Preparing test data#

To demonstrate the model’s prediction capabilities, we are going to download the test images of Pascal Voc dataset. The dataset consists of 20 classes, including person, animals (bird, cat, cow, dog, horse, sheep), vehicles (aeroplane, bicycle, boat, bus, car, motorbike, train), and indoor (bottle, chair, dining table, potted plant, sofa, tv/monitor).

from torchvision.datasets import VOCDetection

test_ds = VOCDetection('.data/voc', year='2007', image_set='test', download=True)

print("Number of images:", len(test_ds))
print("Image size:", test_ds[0][0].size)
Number of images: 4952
Image size: (353, 500)

Making predictions#

The input to the model is expected to be a list of 3D tensors, one for each image, in channel-first format (C, H, W). The values should be in the 0-1 range. The behavior of the model changes depending on if it is in training or evaluation mode. In evaluation mode, the model returns a list of dictionaries, one for each image, containing the following keys.

  • boxes - The predicted boxes for each detection, in (x1, y1, x2, y2) format.

  • labels - The predicted class labels for each detection.

  • scores - The scores for each detection.

torch.manual_seed(10)

# Random image indices
n = 4
idx = torch.randint(0, len(test_ds), (n,))

# Retrieve images and labels
images, labels = zip(*[test_ds[i] for i in idx])

# Preprocess images
batch = [preprocess(img) for img in images]

# Make predictions
preds = detector(batch)

Let’s visualize the predictions generated by the model.
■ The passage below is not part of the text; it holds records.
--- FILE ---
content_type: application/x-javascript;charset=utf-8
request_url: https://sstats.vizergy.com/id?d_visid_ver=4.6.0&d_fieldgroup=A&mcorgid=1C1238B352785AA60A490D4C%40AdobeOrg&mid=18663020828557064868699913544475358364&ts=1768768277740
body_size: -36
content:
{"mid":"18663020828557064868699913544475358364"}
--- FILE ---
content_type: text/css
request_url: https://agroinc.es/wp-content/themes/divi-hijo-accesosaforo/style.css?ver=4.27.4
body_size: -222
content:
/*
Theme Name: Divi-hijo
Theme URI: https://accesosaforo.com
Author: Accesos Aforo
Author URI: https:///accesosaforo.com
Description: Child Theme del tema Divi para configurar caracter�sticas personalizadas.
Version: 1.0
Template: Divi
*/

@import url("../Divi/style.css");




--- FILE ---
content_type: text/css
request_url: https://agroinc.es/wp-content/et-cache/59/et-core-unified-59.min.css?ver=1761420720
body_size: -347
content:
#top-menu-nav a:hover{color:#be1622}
For each image, we will only display the boxes with a confidence score greater than 0.5.

Hide code cell source
from torchvision.utils import draw_bounding_boxes
from torchvision.transforms.v2.functional import to_image

thresh = 0.5

for pil_image, prediction in zip(images, preds):

    # Reject detections with low scores
    scores = prediction["scores"]
    accepted = scores > thresh
    labels = prediction["labels"][accepted]
    class_names = [weights.meta["categories"][i] for i in labels]
    boxes = prediction["boxes"][accepted]

    # Draw bounding boxes
    tensor_image = to_image(pil_image)
    image_boxes = draw_bounding_boxes(tensor_image, boxes=boxes, labels=class_names, width=2, font="Arial", font_size=25, colors="red")

    plt.figure(figsize=(4,4))
    plt.imshow(image_boxes.permute(1, 2, 0))
    plt.axis('off')
    plt.show()
../../_images/91d78a2289fcfed2f7849a1320745b9791e7f5609b5a54ae74d2cb4d15197667.png ../../_images/9fe6283fe15b371064be3a6e680aa113f8403b130df28716529a8e618f161598.png ../../_images/7c65b4bb1338568d54d5ec5cb6338a5970ef8f3c005d831fc0b2fb055199d84f.png ../../_images/6a03d40648ece86fbbdd0d15ed02ca89050d1f8793588d4e8d3a2be3084afb41.png

Summary#

In this tutorial, we learned how to download and make predictions with pre-trained models using TorchVision. We explored the basic workflow for using pre-trained models for image classification and object detection tasks. We also discussed the importance of preprocessing input data and how to visualize the predictions generated by the models.